I have written the article below for Aftenposten, Norway´s largest newspaper, which has published it today. I have made and slightly adapted the translation below myself.
Religion. Pentecostal-Charismatic Christianity will be a force to reckon with in the coming years, and criticism will be helpful.
It is for our own good that the media critiques pentecostal-charismatic movements. We prefer praise, but criticism is imperative, because as “Bloggermann” said (2006), it lies inherently in the nature of power: “Power is dangerous, whether it´s physical, or psychological. Whether it´s in word, or in the mind. Whether it´s the role, or the role that you feel you have. Power is dangerous, because it can always be abused”.
There have been some efforts at media criticism of pentecostal charismatics (all these examples are in Norwegian):
2011 Levi Fragell´s book: “We who used to love Jesus” (Humanist 2011). 2011 Aftenposten: My son Anders´ story.
2011 Vårt Land about power abuse in the Norwegian Pentecostal Movement. 2005 Aftenposten about Guds Lams Kirke.
1999 Vårt Land: “The Story of the Lightbearers”. About abuse in God´s name. But does this give a correct overall picture of pentecostal-charismatic movements?
By no means!
The story of pentecostal charismatics is about the fastest growing Christian movement worldwide through the past 100 years. According to the science of religious sociology, “pentecostal movement” and “charismatic revival” are largely synonymous expressions.
For Norway, the role of Thomas Ball Barratt upon the inception of the pentecostal revival in Europe has special interest. The methodist minister Barratt had his experiences during a trip to the USA in 1906, and upon his
homecoming the hopes of Norwegian Christians were ignited, and tongues, prophecy, and healing became characteristics of the revival which expanded all over the country, and even the world (“Forward to Original Christianity”, volume 1-3, in Norwegian only, 1956-1960, Filadelfiaforlaget, Martin Ski et al.)

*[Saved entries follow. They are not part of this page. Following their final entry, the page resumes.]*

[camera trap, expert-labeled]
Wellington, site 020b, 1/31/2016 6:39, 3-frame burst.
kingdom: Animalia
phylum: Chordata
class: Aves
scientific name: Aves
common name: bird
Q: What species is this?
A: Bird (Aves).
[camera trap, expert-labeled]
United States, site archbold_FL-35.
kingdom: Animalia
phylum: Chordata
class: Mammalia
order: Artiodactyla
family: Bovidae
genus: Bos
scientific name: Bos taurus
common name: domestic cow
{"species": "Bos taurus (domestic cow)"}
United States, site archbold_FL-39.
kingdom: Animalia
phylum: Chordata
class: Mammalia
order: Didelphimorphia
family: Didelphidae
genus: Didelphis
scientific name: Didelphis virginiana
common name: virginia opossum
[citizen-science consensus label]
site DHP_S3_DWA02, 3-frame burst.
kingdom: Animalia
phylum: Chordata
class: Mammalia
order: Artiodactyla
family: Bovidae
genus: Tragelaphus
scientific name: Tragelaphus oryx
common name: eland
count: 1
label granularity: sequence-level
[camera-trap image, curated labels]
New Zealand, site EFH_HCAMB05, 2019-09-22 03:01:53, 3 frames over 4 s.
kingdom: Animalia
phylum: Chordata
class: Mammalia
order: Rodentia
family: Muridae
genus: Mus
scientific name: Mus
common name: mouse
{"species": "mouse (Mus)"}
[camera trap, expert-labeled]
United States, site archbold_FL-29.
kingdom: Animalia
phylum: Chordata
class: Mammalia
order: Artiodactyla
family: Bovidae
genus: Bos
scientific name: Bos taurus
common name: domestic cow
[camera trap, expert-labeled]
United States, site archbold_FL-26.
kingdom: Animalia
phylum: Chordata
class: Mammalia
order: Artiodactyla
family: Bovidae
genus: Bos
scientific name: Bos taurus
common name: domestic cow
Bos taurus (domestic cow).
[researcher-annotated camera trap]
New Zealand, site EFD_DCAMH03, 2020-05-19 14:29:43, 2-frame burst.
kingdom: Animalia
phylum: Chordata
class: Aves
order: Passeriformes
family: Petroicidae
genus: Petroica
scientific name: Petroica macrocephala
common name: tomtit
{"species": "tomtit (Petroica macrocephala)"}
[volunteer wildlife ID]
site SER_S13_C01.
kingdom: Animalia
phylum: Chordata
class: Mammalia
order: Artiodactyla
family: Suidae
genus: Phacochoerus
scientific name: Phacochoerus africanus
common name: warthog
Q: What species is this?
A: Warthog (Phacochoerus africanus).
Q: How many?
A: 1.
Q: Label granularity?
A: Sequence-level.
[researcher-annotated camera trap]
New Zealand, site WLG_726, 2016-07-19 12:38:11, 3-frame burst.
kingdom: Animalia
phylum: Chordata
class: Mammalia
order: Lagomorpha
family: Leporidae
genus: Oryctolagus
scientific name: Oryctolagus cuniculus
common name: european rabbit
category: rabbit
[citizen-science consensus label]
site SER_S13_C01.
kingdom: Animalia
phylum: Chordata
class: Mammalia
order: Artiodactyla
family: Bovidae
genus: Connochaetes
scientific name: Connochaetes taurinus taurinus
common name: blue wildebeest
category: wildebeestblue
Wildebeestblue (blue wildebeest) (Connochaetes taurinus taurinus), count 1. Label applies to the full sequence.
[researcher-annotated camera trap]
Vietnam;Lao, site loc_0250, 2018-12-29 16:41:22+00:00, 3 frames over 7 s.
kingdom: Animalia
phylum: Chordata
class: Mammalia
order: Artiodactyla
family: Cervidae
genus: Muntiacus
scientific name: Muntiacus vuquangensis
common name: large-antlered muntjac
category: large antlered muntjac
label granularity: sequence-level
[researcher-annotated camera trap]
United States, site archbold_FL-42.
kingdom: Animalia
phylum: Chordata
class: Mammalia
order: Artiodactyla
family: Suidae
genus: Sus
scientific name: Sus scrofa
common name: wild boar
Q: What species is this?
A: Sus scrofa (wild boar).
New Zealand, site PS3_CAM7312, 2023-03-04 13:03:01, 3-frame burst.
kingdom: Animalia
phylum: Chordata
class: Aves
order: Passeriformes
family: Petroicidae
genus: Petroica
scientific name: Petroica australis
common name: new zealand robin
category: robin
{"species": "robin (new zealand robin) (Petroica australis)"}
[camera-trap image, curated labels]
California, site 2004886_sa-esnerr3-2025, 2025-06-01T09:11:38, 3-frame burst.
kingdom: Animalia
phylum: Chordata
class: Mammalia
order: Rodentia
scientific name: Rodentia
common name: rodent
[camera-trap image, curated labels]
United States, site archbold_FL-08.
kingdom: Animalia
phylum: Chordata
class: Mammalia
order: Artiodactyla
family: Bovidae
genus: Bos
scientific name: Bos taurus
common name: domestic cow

The Filadelfia Oslo church was founded by Barratt in 1916, og has since been the mother church.
Professor Nils E. Bloch-Hoell took his theological doctorate on “The Pentecostal Movement : Its Origin, Development, and Distinctive Character” (1956 – English translation 1964), and received international recognition for his work where he even critiqued the use of tongues (“glossolalia”), which was something that pentecostals did not appreciate!
As a phenomenon the movement became even more interesting when it from the 1960´s reached far beyond the circles of dissenters, and became a factor in historical churches such as roman catholics, anglicans, lutherans etc.
The world´s foremost ecclesiastical statistician, David B. Barrett, presents numbers that prove the pentecostal movement to be the second largest Christian movement in the world after the roman church, and will have grown numerically from 16 million pentecostals in 1945, to probably 740 million in 2025 (David B. Barrett et al., 2001 World Christian Encyclopedia. Oxford University Press).
In 1973, Peter Wagner, Professor at Fuller Theological Seminary, was so impressed by the growth of the pentecostal movement in Latin America, that he wrote the book: “Look Out! The Pentecostals Are Coming!” (Creation House, 1973). Here he introduced the characteristics: 1) Power from on high. 2) The gospel to the people. 3) Church planting. 4) Plant seeds in good soil. 5) Healthy churches. 6) Theological training on the streets. 7) Fun in church! 8) Prayer for the sick. 9) Social involvement.
The growth worldwide is because it is a “movement organization” (Gerlach & Hine, 1968 “Five Factors Crucial to the Growth and Spread of a Modern Religious Movement.” Journal for the Scientific Study of Religion).
But the lacking growth in Norway and Europe could among other factors be because it doesn´t function here as such a “movement organization”. T.B.Barratt fought against the tendency to immobility, but during the course of time beaurocrats have taken over, and the growth graphs are so far pointing inevitably downwards.
Pentecostal-Charismatic Christianity will be a force to reckon with in the coming years, and criticism will be helpful for its diverse development.